Graphique 3 : Lynx offre une meilleure efficience des liquidités que le STPGV

Conclusion

Lynx est un système essentiel au transfert rapide et sûr des paiements de grande valeur entre les institutions financières au Canada. Depuis son lancement, Lynx semble offrir un bon équilibre entre risque de crédit, rapidité de règlement et efficience des liquidités.

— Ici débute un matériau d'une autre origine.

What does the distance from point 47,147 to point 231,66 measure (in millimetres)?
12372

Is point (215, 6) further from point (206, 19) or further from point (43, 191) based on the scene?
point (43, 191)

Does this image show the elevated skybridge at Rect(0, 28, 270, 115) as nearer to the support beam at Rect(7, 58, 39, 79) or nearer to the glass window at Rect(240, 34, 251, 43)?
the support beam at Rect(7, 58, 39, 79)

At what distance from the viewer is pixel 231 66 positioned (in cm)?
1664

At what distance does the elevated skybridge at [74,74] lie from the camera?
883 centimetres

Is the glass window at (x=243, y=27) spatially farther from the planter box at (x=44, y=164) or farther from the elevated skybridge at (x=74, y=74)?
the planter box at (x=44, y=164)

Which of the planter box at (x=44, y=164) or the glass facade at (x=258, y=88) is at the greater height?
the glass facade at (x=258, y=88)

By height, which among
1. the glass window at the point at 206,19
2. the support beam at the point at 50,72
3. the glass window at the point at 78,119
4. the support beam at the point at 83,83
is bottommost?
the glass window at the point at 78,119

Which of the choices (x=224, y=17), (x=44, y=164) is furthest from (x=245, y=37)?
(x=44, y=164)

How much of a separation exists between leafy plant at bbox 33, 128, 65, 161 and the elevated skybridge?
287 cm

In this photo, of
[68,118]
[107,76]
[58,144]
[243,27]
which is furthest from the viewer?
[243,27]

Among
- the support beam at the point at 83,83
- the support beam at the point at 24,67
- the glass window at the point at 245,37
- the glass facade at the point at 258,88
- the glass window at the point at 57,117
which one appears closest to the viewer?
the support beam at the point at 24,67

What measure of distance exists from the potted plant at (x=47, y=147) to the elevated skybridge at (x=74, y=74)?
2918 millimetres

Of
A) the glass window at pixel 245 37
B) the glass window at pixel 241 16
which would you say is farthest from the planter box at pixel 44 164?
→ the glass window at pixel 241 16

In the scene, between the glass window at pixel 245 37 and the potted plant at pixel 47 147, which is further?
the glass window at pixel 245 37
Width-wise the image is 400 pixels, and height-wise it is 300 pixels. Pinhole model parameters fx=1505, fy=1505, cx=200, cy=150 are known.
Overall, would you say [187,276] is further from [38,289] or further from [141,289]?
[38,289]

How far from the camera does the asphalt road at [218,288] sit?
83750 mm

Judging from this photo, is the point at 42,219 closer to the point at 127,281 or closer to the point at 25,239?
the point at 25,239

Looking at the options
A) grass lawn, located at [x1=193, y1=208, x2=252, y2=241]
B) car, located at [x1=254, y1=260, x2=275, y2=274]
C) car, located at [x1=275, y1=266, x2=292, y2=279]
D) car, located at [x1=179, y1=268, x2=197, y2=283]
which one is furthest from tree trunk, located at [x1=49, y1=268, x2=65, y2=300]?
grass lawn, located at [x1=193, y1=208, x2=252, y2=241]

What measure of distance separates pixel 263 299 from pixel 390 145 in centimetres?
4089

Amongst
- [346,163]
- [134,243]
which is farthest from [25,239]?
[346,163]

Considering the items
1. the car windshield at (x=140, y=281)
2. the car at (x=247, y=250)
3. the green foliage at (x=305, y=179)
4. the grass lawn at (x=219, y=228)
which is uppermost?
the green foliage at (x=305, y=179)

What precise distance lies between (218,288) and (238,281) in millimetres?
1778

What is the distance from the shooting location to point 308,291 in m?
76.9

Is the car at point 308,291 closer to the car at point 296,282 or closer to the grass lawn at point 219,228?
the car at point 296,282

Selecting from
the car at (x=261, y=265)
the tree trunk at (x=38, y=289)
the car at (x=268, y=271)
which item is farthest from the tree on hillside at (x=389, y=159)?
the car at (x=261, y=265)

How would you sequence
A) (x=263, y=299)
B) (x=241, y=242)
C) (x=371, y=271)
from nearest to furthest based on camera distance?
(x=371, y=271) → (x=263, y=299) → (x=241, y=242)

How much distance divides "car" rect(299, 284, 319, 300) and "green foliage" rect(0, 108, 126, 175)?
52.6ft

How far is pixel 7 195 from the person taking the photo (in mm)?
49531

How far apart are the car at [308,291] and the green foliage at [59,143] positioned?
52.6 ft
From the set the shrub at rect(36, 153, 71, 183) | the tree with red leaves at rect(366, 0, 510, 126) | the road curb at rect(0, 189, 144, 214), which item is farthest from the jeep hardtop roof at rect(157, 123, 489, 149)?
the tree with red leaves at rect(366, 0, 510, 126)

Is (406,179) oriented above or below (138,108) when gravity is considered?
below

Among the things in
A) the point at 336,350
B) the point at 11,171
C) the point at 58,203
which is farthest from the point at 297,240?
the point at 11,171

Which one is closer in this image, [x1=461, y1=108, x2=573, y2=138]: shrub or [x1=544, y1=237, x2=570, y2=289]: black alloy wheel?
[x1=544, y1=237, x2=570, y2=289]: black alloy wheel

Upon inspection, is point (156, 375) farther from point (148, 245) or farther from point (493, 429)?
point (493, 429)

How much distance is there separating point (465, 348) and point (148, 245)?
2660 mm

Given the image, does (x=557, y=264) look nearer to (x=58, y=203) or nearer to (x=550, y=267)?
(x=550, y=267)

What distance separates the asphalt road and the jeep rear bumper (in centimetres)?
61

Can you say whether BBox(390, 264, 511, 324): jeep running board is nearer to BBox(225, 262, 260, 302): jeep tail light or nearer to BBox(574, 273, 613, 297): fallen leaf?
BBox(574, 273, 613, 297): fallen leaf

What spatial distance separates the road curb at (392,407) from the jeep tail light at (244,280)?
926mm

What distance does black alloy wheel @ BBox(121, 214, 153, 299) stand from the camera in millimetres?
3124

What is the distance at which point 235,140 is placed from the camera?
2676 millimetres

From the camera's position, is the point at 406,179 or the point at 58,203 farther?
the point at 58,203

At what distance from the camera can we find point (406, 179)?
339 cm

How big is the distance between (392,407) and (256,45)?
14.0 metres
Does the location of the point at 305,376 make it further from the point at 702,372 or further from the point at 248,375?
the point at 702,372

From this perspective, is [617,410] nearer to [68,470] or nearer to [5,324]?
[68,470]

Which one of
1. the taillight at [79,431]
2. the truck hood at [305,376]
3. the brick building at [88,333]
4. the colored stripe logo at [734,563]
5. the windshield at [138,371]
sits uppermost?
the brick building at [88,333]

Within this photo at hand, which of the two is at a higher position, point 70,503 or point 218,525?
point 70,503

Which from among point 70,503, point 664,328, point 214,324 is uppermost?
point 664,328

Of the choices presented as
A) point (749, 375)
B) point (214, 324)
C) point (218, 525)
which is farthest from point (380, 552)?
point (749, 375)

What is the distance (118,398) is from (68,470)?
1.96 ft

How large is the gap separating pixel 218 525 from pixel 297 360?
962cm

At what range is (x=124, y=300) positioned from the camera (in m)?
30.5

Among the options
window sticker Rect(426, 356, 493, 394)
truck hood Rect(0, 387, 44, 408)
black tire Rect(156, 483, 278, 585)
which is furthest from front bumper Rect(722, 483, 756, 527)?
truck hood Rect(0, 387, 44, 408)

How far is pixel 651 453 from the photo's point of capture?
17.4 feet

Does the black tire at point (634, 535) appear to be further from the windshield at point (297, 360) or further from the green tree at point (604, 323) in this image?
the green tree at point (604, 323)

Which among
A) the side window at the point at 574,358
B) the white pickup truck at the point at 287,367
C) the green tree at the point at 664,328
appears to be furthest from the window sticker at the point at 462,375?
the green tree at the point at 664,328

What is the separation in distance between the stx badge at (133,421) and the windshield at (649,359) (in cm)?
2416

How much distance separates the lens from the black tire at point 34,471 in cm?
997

En règle générale, l’une des préoccupations avec un système de RBTR est qu’il nécessite plus de liquidités, malgré le fait qu’il règle les paiements en temps réel et qu’il élimine le risque de crédit entre les participants. Les résultats montrent que Lynx fait un usage efficient des liquidités tout en traitant rapidement les paiements dans la file d’attente. La conception solide de ce système et l’étroite collaboration entre Paiements Canada, les autorités et les institutions financières ont contribué à faire de la transition du STPGV à Lynx un succès.

  1. 1. En choisissant octobre comme point de départ de la période de l’échantillon, on exclut le premier mois d’entrée en service de Lynx. Beaucoup de caractéristiques de Lynx, comme le mécanisme d’économie des liquidités, étaient nouvelles pour les institutions financières; elles avaient besoin de temps pour mieux les connaître et s’y adapter. Le premier mois en service de Lynx a été une période de transition et ne se prêtait donc pas à une étude comparative. Garratt, Lu et Tian (2023) étudient comment les institutions financières ont appris et se sont adaptées durant cette période de transition.[]
  2. 2. À noter qu’au cours de cette période, le produit intérieur brut nominal a progressé de 12,5 %. []

Références

Arjani, N. et D. McVanel (2006), « Le Système canadien de transfert de paiements de grande valeur : notions de base », Banque du Canada.

Banque du Canada (2021), « La Banque du Canada fait de Lynx un système de paiement d’importance systémique désigné », communiqué, 1er septembre.

Banque du Canada et Paiements Canada (2022), « Vue d’ensemble de Lynx, le système de paiements de grande valeur du Canada ».

Bech, M. L., Y. Shimizu et P. Wong (2017), « The Quest for Speed in Payments », BIS Quarterly Review, mars, p. 57-68.

Desai, A., Z. Lu, H. Rodrigo, J. Sharples, P. Tian et N. Zhang (2023), « From LVTS to Lynx: Quantitative Assessment of Payment System Transition », document de travail 2023-24, Banque du Canada.

Garratt, R., Z. Lu et P. Tian (2023), « How Banks Create Gridlock to Save Liquidity in Canada’s Large Value Payment System », document de travail 2023-26, Banque du Canada.

Kosse, A., Z. Lu et G. Xerri (2020), « An Economic Perspective on Payments Migration », document de travail 2020-24, Banque du Canada.

Miller, P. et A. Olivares (2020), « La voie rapide pour comprendre les systèmes de paiement », L’Économie claire et simple, Banque du Canada.

Rivadeneyra, F. et N. Zhang (2022), « Payment Coordination and Liquidity Efficiency in the New Canadian Wholesale Payments System », document d’analyse du personnel 2022-3, Banque du Canada.

Avis d’exonération de responsabilité

Les notes analytiques du personnel de la Banque du Canada sont de brefs articles qui portent sur des sujets liés à la situation économique et financière du moment. Rédigées en toute indépendance du Conseil de direction, elles peuvent étayer ou remettre en question les orientations et idées établies. Les opinions exprimées dans le présent document sont celles des auteurs uniquement. Par conséquent, elles ne traduisent pas forcément le point de vue officiel de la Banque du Canada et n’engagent aucunement cette dernière.